§ **What is asked**
Convert the listing, from the line containing "How far from the camera's" through the end, into a numbered list, leaving out blank lines and pictures.

§ **Excerpted records**
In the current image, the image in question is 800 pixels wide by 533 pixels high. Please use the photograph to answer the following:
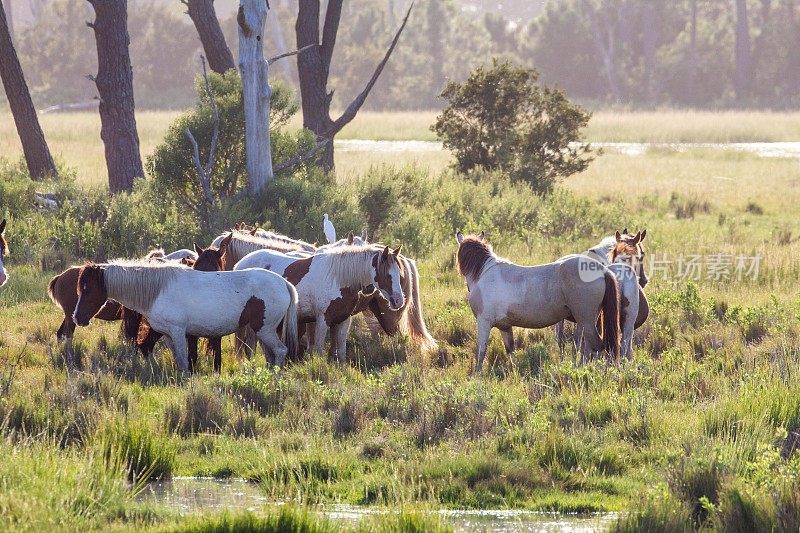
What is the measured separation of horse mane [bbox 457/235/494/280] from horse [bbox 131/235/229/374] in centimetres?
236

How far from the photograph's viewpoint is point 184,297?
33.2 feet

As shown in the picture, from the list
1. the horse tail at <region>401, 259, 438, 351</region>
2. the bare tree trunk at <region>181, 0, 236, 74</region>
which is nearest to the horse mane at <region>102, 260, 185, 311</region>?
the horse tail at <region>401, 259, 438, 351</region>

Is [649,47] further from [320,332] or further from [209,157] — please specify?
[320,332]

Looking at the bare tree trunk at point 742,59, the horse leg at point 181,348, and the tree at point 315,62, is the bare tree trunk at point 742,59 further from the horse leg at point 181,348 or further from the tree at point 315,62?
the horse leg at point 181,348

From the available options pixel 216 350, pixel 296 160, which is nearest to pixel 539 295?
pixel 216 350

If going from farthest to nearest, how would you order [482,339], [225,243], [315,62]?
[315,62] → [225,243] → [482,339]

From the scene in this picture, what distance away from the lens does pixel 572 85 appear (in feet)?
216

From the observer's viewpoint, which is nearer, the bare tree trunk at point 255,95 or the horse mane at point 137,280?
the horse mane at point 137,280

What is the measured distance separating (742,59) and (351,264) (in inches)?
2231

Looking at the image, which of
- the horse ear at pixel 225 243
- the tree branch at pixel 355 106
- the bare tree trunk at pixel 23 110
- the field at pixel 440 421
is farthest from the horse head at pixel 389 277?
the bare tree trunk at pixel 23 110

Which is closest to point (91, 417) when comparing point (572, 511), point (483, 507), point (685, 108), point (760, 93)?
point (483, 507)

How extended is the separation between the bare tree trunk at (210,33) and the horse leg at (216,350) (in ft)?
35.2

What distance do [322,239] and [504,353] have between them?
593 centimetres

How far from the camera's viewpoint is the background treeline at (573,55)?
2457 inches
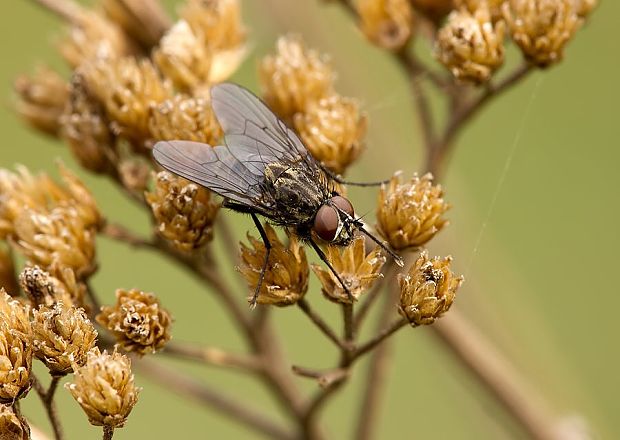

§ **Problem solution**
1. How far from the camera's viewpoint is the background treeline at (573,55)?
2. 2457 inches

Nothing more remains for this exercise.